§ **Records to process**

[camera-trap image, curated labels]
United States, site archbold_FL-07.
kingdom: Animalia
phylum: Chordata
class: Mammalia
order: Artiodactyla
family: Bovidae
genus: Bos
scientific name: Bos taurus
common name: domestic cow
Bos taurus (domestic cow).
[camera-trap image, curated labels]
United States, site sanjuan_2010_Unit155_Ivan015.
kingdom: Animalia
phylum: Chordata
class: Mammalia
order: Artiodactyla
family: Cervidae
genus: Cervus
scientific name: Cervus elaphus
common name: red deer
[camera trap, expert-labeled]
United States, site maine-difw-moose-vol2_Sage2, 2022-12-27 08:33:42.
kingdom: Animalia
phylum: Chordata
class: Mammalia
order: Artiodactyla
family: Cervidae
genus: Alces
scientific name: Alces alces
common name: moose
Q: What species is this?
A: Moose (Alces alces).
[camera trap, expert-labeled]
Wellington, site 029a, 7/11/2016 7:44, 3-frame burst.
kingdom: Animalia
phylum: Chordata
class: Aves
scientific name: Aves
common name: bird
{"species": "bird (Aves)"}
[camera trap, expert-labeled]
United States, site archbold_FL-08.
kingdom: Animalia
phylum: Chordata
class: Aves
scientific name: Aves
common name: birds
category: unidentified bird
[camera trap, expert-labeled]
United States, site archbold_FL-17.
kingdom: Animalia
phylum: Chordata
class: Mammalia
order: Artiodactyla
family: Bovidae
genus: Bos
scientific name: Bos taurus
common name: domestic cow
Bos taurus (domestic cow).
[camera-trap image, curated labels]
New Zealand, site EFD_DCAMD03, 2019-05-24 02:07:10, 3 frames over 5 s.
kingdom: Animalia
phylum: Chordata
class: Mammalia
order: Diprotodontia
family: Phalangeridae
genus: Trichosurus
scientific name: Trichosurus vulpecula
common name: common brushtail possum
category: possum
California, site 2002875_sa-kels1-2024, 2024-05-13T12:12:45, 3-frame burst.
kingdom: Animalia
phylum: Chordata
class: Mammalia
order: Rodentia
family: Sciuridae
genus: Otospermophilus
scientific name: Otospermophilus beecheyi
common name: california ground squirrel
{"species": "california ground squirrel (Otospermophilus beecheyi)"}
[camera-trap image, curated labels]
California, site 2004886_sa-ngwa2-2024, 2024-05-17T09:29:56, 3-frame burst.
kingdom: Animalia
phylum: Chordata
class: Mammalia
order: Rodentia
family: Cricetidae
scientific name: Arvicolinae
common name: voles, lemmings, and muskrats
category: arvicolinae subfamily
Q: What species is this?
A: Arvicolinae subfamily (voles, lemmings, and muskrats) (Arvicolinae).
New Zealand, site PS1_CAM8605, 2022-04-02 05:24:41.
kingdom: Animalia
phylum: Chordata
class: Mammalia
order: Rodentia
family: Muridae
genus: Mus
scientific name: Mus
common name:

§ **About this exercise**
Look above for the line with "Wellington, site 029a, 7/11/2016"; retype exactly that line, every line after it up to the line with "genus: Otospermophilus", and that line too, nothing else.

§ **Solution below**
Wellington, site 029a, 7/11/2016 7:44, 3-frame burst.
kingdom: Animalia
phylum: Chordata
class: Aves
scientific name: Aves
common name: bird
{"species": "bird (Aves)"}
[camera trap, expert-labeled]
United States, site archbold_FL-08.
kingdom: Animalia
phylum: Chordata
class: Aves
scientific name: Aves
common name: birds
category: unidentified bird
[camera trap, expert-labeled]
United States, site archbold_FL-17.
kingdom: Animalia
phylum: Chordata
class: Mammalia
order: Artiodactyla
family: Bovidae
genus: Bos
scientific name: Bos taurus
common name: domestic cow
Bos taurus (domestic cow).
[camera-trap image, curated labels]
New Zealand, site EFD_DCAMD03, 2019-05-24 02:07:10, 3 frames over 5 s.
kingdom: Animalia
phylum: Chordata
class: Mammalia
order: Diprotodontia
family: Phalangeridae
genus: Trichosurus
scientific name: Trichosurus vulpecula
common name: common brushtail possum
category: possum
California, site 2002875_sa-kels1-2024, 2024-05-13T12:12:45, 3-frame burst.
kingdom: Animalia
phylum: Chordata
class: Mammalia
order: Rodentia
family: Sciuridae
genus: Otospermophilus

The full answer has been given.